Graduate Student Spotlight: Natale Sciolino
Hometown: Buffalo, New York
Degree objective: Doctoral Candidate, Neuroscience
Expected Graduation Date: July 2013
Sciolino recently performed experiments that showed regular, voluntary exercise produced benefits in anxiety behavior in rodents that were exposed to stress. This data is consistent with evidence from human studies that also suggests exercise reduces anxiety.
“To understand the brain mechanisms that underlie the benefits of exercise, we measured whether regular exercise would alter gene expression for a peptide involved in anxiety (i.e., galanin). Through this research, we were able to show that exercise elevates galanin gene expression in the locus coeruleus, a part of the brain that regulates stress and is dysregulated in anxiety. Our data implicates an important role for galanin in the therapeutic effects of exercise and suggests that increased galanin after exercise inhibits the stress-reactive locus coeruleus,” Sciolino explains.
“My dissertation research will provide the first evaluation of whether brain galanin is necessary for the stress-protective effects of exercise on anxiety behavior and levels of an adrenalin-like chemical in the brain (i.e., norepinephrine in the frontal cortex). To evaluate this, sedentary and exercise rodents will be administered a drug into the brain to inhibit galanin receptors (or administered placebo) before a stress manipulation. This experiment will add to our understanding of the brain mechanisms that allow exercise to confer stress resilience.
Sciolino’s interest in neuroscience was shaped by volunteering for the Women and Children’s Hospital of Buffalo. She explains how her interest developed after meeting a patient at the hospital.
“I met a boy who was in a vegetative state because he was underwater for a dangerously long period of time,” Sciolino explains. “His experience resulted in the loss of higher cognitive functions, then the ability to speak, and finally the ability to move. Although saddened by the tremendous loss suffered by this boy, I was fascinated by the executive power of the brain to make decisions that aid in survival.
It was this experience, coupled with classes in biopsychology, which bolstered Sciolino’s drive to learn about the brain and the biological basis of behavior.
“The research that I am performing in the laboratory of Dr. Philip Holmes is relevant to society, as it could inform the development of exercise regimens to treat stress-related disorders (e.g., anxiety, drug addiction). The benefits of exercise therapy are plentiful, including limited financial burden and side effects relative to current drug therapy. Ultimately, identification of the brain mechanisms underlying exercise could be used to develop drug therapies for mental disorders.”
In addition to providing important research in her field of study, last summer Natale received a competitive graduate student award from the National Institute of Health to attend the 61st Meeting of Nobel Laureates and Students in Lindau, Germany. Students from all over the world gathered with laureates in physiology and medicine to discuss research and pressing issues in the field.

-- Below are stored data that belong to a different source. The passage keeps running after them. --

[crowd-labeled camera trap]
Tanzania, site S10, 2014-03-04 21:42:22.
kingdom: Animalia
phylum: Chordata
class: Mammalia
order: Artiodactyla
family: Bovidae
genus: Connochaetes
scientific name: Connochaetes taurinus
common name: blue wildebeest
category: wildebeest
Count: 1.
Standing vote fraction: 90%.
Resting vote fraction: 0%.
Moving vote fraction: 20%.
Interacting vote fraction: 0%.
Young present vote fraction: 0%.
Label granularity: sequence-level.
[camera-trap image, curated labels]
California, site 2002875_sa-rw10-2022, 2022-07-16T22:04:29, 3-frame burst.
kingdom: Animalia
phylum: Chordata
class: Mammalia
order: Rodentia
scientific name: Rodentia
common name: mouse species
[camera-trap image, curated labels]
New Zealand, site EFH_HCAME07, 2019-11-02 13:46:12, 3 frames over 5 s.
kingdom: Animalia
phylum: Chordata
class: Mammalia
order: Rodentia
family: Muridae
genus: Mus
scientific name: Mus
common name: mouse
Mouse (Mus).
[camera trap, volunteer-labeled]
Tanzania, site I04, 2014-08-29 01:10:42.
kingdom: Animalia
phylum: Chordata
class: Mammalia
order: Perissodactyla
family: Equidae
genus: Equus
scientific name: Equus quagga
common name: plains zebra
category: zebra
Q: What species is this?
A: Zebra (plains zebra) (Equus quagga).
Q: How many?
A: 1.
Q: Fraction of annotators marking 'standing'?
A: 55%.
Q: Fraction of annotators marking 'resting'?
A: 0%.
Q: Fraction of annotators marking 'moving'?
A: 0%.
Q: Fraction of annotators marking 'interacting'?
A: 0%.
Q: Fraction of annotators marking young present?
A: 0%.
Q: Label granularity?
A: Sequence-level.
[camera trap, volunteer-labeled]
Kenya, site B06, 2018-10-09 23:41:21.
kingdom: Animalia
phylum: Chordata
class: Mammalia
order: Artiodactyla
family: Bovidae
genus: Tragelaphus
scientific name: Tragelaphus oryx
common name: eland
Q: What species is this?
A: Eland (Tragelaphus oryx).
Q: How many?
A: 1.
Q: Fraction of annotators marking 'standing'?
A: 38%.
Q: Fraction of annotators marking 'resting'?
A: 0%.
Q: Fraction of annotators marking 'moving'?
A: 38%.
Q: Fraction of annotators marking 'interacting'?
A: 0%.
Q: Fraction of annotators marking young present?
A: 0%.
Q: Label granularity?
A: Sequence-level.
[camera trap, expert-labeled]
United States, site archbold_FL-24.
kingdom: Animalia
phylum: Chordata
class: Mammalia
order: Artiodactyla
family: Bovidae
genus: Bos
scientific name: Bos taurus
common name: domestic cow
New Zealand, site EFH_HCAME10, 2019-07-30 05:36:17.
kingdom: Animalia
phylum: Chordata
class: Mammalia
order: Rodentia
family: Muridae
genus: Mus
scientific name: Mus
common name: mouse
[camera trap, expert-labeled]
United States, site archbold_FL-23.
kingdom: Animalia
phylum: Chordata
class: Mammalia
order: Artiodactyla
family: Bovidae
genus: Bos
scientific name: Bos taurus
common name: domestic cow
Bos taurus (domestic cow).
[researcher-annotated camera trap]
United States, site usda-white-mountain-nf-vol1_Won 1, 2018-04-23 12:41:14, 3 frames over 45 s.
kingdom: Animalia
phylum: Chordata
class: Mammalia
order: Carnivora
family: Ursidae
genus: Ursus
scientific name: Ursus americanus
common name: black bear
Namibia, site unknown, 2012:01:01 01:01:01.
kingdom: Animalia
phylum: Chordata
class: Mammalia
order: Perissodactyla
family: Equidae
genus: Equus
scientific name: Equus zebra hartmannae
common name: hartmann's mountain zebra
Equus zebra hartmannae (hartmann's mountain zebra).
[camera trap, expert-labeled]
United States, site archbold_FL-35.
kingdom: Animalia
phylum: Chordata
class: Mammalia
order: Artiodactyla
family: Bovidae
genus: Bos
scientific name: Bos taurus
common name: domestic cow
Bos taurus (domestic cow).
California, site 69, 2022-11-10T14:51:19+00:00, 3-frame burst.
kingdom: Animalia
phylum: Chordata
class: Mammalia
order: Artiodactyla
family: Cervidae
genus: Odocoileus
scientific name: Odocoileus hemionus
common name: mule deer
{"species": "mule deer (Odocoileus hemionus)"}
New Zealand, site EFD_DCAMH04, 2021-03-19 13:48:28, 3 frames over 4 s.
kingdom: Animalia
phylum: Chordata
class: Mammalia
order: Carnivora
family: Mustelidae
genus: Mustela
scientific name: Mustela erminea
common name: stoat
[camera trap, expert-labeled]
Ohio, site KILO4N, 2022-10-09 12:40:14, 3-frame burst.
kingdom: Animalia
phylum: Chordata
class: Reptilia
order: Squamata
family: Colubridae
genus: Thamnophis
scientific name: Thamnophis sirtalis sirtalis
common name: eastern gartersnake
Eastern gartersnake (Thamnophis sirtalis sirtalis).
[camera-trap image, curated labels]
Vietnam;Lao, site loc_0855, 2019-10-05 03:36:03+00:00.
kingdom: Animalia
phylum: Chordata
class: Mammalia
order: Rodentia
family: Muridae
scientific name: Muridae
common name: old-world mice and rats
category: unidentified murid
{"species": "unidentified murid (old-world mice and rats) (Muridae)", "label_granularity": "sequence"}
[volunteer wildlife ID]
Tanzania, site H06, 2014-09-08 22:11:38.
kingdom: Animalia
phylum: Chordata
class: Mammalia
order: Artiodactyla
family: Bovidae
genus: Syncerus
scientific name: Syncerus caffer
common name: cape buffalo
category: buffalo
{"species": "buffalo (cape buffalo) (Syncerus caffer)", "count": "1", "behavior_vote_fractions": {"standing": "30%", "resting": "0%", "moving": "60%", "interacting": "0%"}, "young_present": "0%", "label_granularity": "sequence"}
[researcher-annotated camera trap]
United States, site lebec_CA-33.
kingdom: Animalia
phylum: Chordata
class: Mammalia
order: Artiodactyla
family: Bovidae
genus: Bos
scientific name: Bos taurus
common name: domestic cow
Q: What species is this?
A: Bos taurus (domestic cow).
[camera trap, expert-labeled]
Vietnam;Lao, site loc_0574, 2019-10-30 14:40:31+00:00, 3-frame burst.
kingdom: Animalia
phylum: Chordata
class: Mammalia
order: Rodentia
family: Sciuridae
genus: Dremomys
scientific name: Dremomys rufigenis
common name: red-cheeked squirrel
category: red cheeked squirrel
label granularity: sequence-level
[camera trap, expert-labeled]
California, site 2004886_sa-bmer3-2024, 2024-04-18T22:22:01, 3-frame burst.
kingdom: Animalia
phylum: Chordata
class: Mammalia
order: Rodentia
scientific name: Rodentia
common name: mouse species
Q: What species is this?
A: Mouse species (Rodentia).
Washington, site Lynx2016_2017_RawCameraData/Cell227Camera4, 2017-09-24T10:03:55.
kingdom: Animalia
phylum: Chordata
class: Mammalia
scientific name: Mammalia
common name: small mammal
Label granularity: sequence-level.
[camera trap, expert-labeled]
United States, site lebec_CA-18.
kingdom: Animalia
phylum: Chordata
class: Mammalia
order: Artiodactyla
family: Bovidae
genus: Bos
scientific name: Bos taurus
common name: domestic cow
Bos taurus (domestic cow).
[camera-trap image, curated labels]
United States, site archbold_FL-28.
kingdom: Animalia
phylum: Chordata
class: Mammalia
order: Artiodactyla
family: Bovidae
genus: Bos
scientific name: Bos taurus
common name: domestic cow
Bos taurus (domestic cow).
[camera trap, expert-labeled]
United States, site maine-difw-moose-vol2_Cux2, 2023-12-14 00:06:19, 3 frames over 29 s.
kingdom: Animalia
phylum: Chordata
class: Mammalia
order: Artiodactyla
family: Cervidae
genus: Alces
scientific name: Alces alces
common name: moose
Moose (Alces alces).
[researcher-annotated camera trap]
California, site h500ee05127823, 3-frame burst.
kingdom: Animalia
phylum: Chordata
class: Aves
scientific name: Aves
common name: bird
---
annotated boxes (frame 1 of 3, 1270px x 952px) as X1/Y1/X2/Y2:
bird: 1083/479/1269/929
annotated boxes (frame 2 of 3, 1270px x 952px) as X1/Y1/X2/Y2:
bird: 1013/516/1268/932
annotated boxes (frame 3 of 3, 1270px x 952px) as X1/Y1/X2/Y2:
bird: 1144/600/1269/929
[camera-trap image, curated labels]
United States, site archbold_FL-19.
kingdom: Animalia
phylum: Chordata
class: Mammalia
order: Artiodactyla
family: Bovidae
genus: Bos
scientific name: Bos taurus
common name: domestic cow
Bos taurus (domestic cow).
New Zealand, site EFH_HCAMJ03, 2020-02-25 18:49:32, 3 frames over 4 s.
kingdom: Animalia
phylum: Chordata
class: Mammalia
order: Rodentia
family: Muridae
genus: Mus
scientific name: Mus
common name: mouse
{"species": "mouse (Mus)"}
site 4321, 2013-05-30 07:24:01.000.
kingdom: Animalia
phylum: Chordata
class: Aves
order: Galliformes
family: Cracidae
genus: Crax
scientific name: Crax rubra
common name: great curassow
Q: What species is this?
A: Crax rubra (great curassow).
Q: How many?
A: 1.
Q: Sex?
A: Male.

“In Lindau, we had the opportunity to attend various talks given by several laureates and other impressive guest speakers like Countess Bettina Bernadotte and Bill Gates. We also were able to work with the laureates in small discussion and brainstorming groups and converse with them on scientific matters as well as personal, political, and societal matters that affect our world,” she explains. “Some of my favorite parts of the meeting were the talks by Christian de Duve on “The future of life” and the talk “A toolmakers story” by Oliver Smithies on his discovery of recombinant DNA techniques. I carry the personal message I received from those talks with me today and am reminded through them to enjoy the fun of science and to be astutely aware of our influence as scientists on society. I must admit that the appreciation I formed for the laureates parallels the esteem I feel for my peers attending the meeting, who I am quite confident will continue to make important discoveries in science and become the laureates of the future,” she says.
Sciolino credits her professors and peers at the University of Georgia for helping to guide her as a scientist, specifically highlighting collaboration as a way to maintain innovative approaches in the field of neuroscience.
“As a developing scientist, my training has been greatly impacted by the faculty and students that I have been fortunate to work with at UGA,” she says. I am fascinated by how collaboration can provide such an innovative approach in the study of neuroscience. Becoming a scientist is not only a career path, but also a way of life and component of self-identity. Well after my tenure at UGA, these experiences will continue to be integral to my education and scientific progression.”
“Five years from now, I see myself finishing post-doctoral training in neuroscience in a laboratory that is collegial, active, and located in beautiful climate. After that, it would be ideal to obtain a job performing clinically-oriented research. The cherry on top would be to live in a somewhat rural area and to sustain off the land.”